Caio Porfírio Carneiro
A invenção poética de Majela
Colares
Com estes dois livros de poemas,
Outono de Pedra (Giordano, SP, 1994) e O Soldador de Palavras
(Ateliê Editorial, SP, 1997), Majela Colares, firma-se no contexto
da nova geração de poetas brasileiros.
Outono de Pedra constata e evidencía a
saga de um povo, a sofrida gente nordestina. O autor, em versos
vibrantes e coloridos exibe, uma consistência poética exuberante.
As metáforas, a diversificação
rítmica, a expressão criadora, que vai da balada ao visual plástico,
encantam e seduzem.
Apesar de todo o aparato cênico e
beleza metafórica, a poesia de Outono de Pedra guarda uma dimensão
impressionista: a imagem vem ao vivo e instantaneamente. Por mais
que poeta disfarce – e disfarça bem num jogo lúdico curiosíssimo – a
memória da terra, do homem e do tempo perdido é muito forte. Pouco
temos visto petas cantar nosso dias e seu passado perdido com tanta
dignidade criadora, como se observa em passagem como esta, em Outono
de Pedra:
Muros sombrios, limites
fantasmas de coronéis
No subsolo gargalham
choramingam velhas mágoas
na memória do porão
sopra um vento frio e brando
com o cheiro melancólico
condensado nas narinas
pesadelos ancestrais
(muita terra, poucos donos
de tão longe este refrão)
Nos poemas de O Soldador de Palavras,
Majela Colares soma, com incrível habilidade, a melhor vanguarda com
a melhor tradição lírica. E sempre aquela referida ressonância de
balada, que encanta em qualquer poesia.

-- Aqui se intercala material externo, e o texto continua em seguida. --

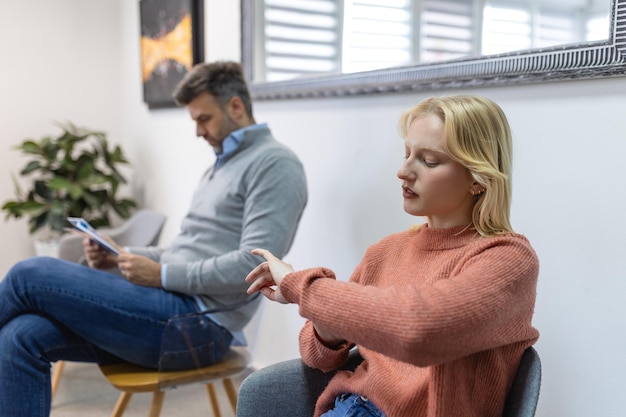 Portrait of multi ethnic group of people sitting in row on chairs while waiting in line at clinic copy space Woman checking time while man is reading an article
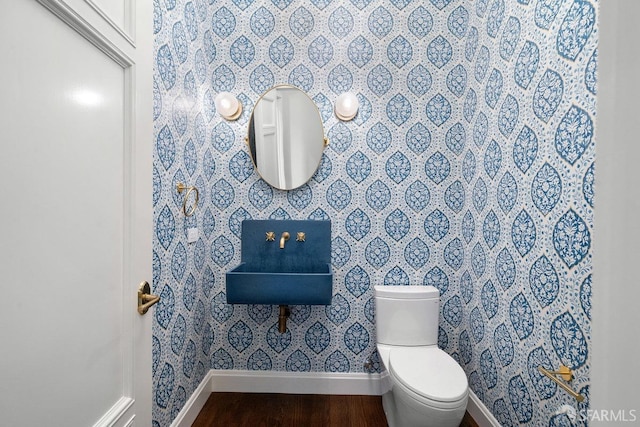 bathroom with hardwood / wood-style floors and toilet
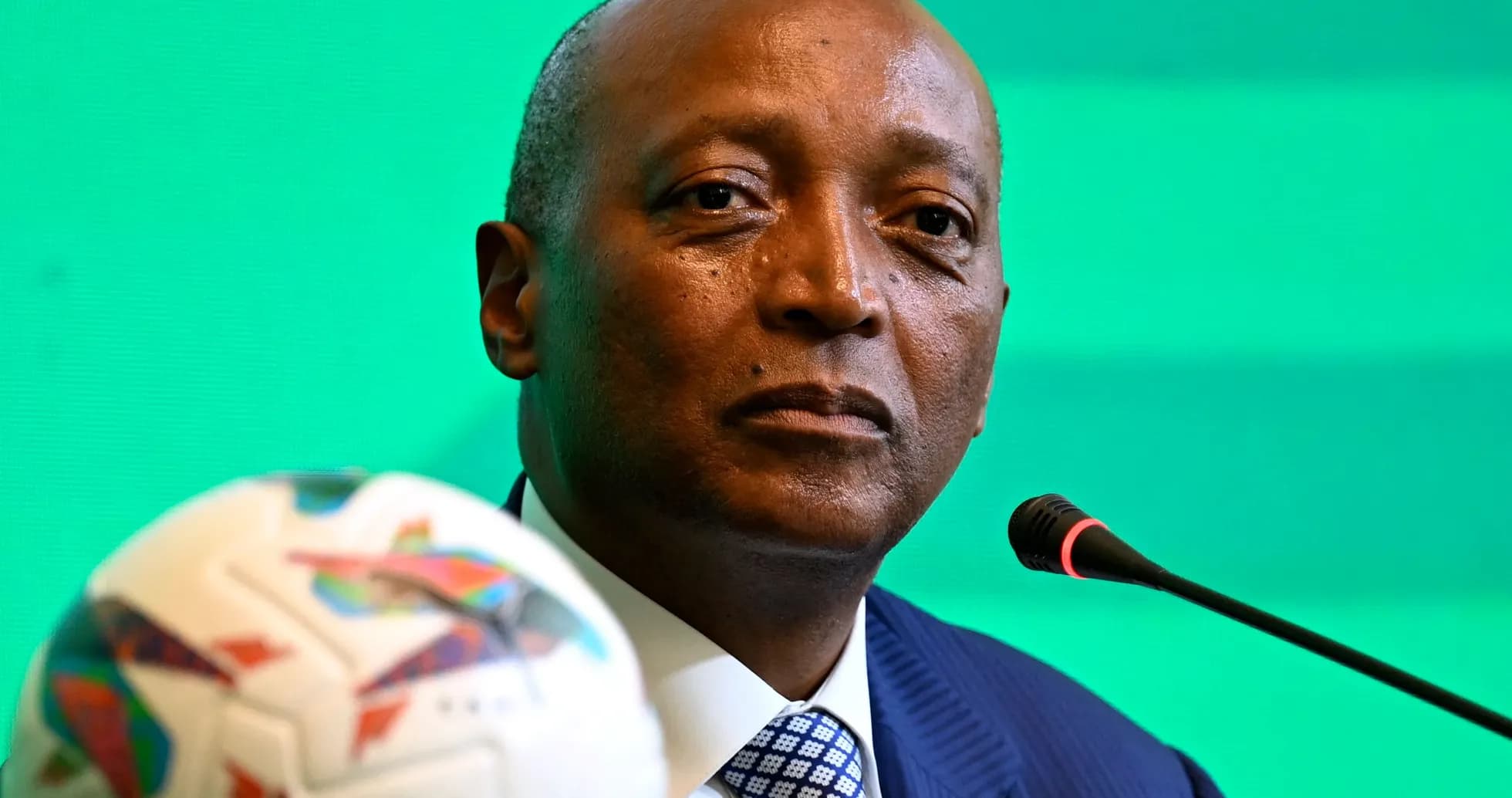 Official speaking at a press conference with football Official speaking at a press conference with football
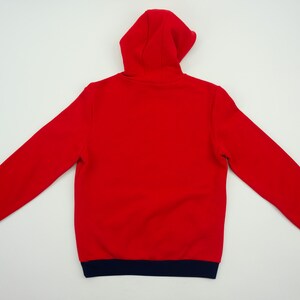K&ouml;nnte beinhalten: Roter Kapuzenpullover mit einem marineblauen Saum an Kapuze, &Auml;rmelb&uuml;ndchen und Unterkante.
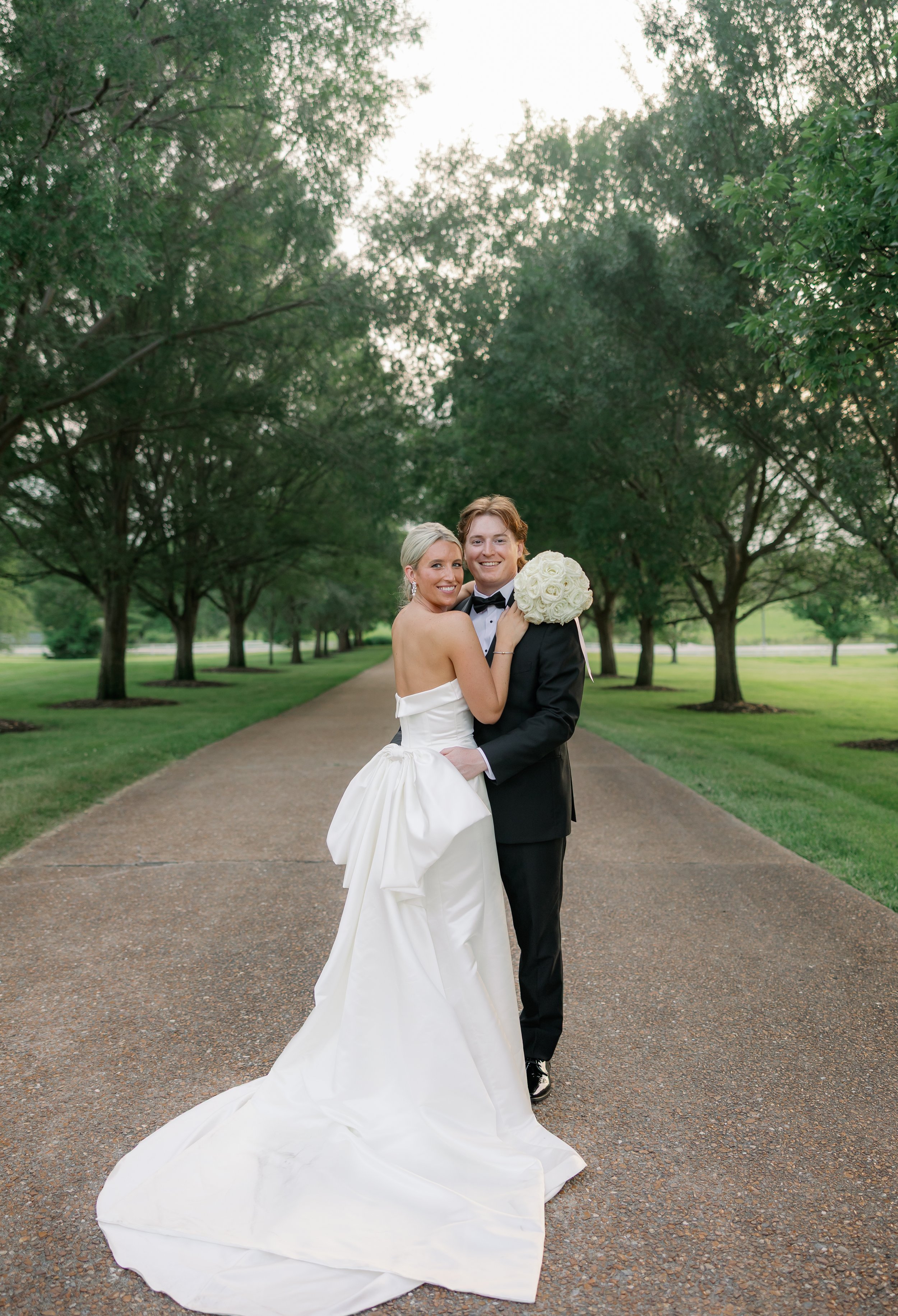 A newlywed couple hugging on a tree-lined pathway, bride in white wedding gown holding bouquet, groom in black tuxedo, during daytime.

Suas “preocupações
técnicas”, de que fala César Leal, tem sutilezas tão filigranadas
que se tornam tangenciais ao longo do seu como dizer poético.
A essencialidade técnica, visual e
rítmica, só vem ao vivo e vai à alma do leitor se o poeta for poeta.
Pois, do contrário, tudo vira “laboratório”.
A poesia deste poeta é de nobreza
simples, aquela simplicidade “difícil” que está em Drummond, em
Pessoa, em Murilo, em Jorge de Lima, até em Bandeira, quando Majela
se mostra mais descritivo: “MEIA FACE DE SOL – A TARDE FINDA / NOS
LIMITES DO CÉU E DA CALÇADA...” (pg. 32).
Toda essa “difícil” simplicidade se
percebe ao longo de muitos poemas de O Soldador de Palavras, poemas
de dimensão e grandezas próprias, de variada roupagem e variação
estética. “Um poema de passagem” (p.45), reflete com precisão esta
simplicidade “difícil” – já observada anteriormente – no domínio da
palavra:
Tinha a voz da palavra em teu silêncio
e a presença.... tinha imagem,
eram sombras – um poema de passagem
tinham formas rondando o pensamento
no semblante uma miragem
eram rastros – um poema de passagem
tinha um gesto pousado sobre a fonte
neste gesto uma linguagem
eram versos – um poema de passagem
José Alcides pinto afirma, com
clareza, em recente apreciação critica sobre a poesia de Majela,
que: “nada nesta poesia soa arbitrário, comprometendo-se seu rigor
obsessivo unicamente com a poesia, longe de toda previsibilidade,
com a construção de uma voz própria na esteira de seu discurso, ao
mesmo tempo, nitidamente pautado pela tradição”.
Assim percebemos a invenção poética de Majela Colares.